Miryem turns out to be a canny investor, buying for silver and selling for gold. She earns her grandfather's approval -- and the attention of the Staryk, the magical, beautiful, predatory folk whose road encroaches on human lands, and whose presence brings winter. And the winters are getting longer and harder ...
Miryem and Wanda are two of the triptych of female protagonists: the third is Irina, a duke's daughter whose father intends her to make a good match despite her lack of beauty. She remembers the tsar as a cruel, cold boy, and is repelled by the notion of marrying him. But Irina has no power.

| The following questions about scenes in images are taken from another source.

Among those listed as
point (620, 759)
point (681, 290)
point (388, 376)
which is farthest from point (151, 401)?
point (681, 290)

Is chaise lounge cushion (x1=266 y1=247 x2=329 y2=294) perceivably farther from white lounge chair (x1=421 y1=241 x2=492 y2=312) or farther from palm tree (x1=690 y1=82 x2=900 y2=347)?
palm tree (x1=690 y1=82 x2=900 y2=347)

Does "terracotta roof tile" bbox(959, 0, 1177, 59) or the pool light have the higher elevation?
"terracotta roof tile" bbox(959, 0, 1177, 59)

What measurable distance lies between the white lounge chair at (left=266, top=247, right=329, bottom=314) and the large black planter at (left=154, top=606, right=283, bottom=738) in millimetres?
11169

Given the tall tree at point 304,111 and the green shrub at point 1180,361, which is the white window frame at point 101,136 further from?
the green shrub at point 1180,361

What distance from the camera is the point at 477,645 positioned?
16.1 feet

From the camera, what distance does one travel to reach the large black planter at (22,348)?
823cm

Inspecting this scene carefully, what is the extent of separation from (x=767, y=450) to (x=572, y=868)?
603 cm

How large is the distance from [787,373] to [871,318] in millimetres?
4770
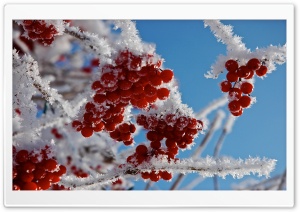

These three young women, and the bargains they make with powerful men -- the duke, the Tsar, the Staryk king -- are at the heart of Spinning Silver. It's based on the fairytale of Rumpelstiltskin, and unpicks some of the antiSemitism at the heart of that story. (Miryem is a practising Jew, and insists on celebrating Shabbat even when whirled away to a magical realm where there is no sunrise or sunset.) Spinning Silver has a fairytale sensibility, with Wanda's dead mother's spirit imbuing a white tree, with a witch's house that stands on the borders of two worlds, with the power of names. Like the witch's house, though, it is liminal, and reflective: demons and drunkards, glass castles and ghettos,a labourer worth her hire and a loyalty unearnt.
I wasn't wholly convinced by the narrative voices. Miryem, Wanda and Irena didn't read very differently from one another. Additionally, there are occasional scenes from other viewpoints, such as Wanda's younger brother and the tsar Mirnatius (who has supernatural problems of his own). But I did enjoy this novel, especially for its exploration of agency and free will.
Read as part of the Hugo Award Voters' Pack.